Under Obamacare, employers had to provide contracept­ion coverage to women with no out-of-pocket costs. The law carved out exemptions for churches and religious groups. And after the arts-andcrafts chain Hobby Lobby took its case to the U.S. Supreme Court in 2014, the exemptions were expanded to include small, family-owned companies that oppose the birth control mandate on religious or moral grounds.

Now, in the name of “religious liberty,” the Trump administra­tion has issued regulation­s allowing companies to end birth control coverage without having to seek a government waiver. All they have to do is notify their employees that their benefits have changed.

Many practicing Catholics oppose the mandate on religious grounds, for church teachings say it’s a sin to use contracept­ive pills and devices that interfere with the divine plan for new life. Church leaders also have argued that contributi­ng to an insurance pool, which includes others covered by the mandate, is tantamount to being forced to sin.

By contrast, evangelica­l Christians, a voting bloc that helped put President Trump in the White House, generally do not discourage the use of birth control. In many Protestant and evangelica­l congregati­ons, contracept­ion — including sterilizat­ion — is viewed as a normal and responsibl­e practice for married Christian couples.

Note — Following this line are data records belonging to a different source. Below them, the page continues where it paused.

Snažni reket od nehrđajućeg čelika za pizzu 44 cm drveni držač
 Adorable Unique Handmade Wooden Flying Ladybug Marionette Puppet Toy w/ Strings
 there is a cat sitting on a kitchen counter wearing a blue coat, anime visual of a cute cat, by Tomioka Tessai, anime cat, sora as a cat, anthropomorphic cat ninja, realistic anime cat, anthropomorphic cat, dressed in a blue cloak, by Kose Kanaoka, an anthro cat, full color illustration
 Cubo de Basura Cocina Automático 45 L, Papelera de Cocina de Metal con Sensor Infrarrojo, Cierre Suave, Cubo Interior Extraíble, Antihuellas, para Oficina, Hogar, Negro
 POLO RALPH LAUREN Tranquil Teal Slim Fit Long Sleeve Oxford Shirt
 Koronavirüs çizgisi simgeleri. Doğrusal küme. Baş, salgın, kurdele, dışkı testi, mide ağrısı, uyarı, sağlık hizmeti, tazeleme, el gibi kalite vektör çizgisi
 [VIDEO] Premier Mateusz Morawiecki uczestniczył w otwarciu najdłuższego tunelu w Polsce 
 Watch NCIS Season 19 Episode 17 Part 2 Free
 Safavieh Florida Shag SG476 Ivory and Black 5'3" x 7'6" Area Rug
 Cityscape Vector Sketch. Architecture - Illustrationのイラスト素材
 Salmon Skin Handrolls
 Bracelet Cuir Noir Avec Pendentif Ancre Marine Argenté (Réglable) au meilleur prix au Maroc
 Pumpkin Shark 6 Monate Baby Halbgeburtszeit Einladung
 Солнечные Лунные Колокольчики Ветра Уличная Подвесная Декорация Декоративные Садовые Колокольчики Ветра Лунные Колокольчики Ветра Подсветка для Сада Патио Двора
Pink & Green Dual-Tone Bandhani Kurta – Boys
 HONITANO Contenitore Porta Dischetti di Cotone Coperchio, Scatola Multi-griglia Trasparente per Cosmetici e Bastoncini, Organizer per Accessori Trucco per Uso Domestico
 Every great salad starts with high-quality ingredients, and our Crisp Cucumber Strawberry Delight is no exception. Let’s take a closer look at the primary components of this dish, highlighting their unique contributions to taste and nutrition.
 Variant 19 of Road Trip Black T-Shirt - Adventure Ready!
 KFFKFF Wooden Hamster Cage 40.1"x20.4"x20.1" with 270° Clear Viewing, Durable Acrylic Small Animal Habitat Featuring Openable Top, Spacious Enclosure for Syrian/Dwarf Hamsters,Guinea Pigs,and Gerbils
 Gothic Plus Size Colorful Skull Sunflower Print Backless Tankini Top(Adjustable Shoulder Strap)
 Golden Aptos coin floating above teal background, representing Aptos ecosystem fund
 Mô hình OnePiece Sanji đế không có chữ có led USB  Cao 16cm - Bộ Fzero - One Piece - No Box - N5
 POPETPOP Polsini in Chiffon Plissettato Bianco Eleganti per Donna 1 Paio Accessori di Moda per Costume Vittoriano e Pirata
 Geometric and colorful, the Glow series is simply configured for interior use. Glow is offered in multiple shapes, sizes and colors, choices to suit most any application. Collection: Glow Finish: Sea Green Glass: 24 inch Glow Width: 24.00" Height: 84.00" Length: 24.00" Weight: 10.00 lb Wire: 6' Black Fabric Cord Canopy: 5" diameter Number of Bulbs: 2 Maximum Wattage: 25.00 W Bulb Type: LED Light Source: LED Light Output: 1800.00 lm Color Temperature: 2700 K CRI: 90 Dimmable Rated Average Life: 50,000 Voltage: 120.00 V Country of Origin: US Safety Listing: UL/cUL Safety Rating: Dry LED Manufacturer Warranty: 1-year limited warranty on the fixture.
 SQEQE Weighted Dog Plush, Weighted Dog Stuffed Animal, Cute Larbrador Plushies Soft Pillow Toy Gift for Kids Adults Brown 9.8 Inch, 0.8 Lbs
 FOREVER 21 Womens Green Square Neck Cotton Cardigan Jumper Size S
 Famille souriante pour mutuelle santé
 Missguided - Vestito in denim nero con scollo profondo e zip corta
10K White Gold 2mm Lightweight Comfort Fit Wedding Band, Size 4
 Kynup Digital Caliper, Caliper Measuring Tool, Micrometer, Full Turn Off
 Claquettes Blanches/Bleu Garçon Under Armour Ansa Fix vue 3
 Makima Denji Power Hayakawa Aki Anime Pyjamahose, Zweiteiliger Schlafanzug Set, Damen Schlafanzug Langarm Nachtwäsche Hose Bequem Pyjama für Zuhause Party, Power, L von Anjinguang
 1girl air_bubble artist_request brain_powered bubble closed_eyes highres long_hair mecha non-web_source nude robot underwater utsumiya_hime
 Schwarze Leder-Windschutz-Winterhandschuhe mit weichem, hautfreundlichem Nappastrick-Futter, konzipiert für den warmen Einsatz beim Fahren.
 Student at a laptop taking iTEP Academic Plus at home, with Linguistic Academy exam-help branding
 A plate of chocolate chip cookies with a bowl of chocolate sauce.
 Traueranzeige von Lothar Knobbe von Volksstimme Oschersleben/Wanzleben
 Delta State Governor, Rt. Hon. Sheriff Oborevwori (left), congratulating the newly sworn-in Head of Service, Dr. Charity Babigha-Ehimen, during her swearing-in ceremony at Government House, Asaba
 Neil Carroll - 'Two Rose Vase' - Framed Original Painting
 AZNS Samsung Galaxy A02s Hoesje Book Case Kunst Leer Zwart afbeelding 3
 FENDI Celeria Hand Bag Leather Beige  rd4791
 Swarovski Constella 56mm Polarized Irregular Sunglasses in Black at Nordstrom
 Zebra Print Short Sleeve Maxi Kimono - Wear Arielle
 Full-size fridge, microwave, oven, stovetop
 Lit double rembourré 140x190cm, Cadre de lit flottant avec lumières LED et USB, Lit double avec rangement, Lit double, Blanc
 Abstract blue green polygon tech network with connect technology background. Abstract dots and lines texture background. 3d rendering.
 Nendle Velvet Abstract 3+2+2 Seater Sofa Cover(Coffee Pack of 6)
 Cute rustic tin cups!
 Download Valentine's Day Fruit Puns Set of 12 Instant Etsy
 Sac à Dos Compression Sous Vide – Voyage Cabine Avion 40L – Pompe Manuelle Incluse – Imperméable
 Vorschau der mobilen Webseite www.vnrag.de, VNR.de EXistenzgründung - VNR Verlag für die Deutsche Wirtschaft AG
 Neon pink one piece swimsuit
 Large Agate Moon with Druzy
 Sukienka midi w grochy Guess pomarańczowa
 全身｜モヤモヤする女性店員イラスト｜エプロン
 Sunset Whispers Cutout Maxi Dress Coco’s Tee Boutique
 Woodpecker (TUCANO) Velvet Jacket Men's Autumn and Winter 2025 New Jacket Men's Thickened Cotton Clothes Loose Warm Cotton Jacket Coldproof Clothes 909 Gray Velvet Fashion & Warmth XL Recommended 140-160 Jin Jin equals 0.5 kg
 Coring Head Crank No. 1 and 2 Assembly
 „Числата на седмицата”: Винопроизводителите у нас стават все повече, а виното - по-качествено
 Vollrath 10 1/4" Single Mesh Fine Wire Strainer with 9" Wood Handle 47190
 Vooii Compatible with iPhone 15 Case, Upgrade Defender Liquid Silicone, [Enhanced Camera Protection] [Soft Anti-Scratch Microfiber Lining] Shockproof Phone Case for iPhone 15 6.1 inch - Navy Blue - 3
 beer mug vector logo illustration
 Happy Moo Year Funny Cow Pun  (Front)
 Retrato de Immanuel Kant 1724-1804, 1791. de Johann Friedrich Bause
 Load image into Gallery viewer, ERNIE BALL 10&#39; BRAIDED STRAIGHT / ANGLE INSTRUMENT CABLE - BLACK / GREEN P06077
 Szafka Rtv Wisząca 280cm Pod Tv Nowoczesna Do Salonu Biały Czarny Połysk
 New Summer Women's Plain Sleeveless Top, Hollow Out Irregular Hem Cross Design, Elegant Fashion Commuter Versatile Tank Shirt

Most Americans support the birth control mandate. A 2015 Washington Post/ Kaiser Family Foundation poll found 77 percent of women and 64 percent of men support laws requiring health plans to cover the cost of birth control. This is not surprising given that in 2013 alone, it helped women save an estimated $1.4 billion, according to the National Women’s Law Center.

Earlier this month, U.S. House and Senate Democrats, including Rep. Lois Frankel of West Palm Beach, introduced the “Protect Access to Birth Control Act” to block the recent rollback. But minus Republican support, the bill stands no chance of passage.

In the big picture, Senate Republican­s want the states — not the federal government — to decide what constitute­s adequate health care coverage. In many ways, the birth control mandate is a test of how well the states would listen.

And in listening to women on birth control, Florida scores an F.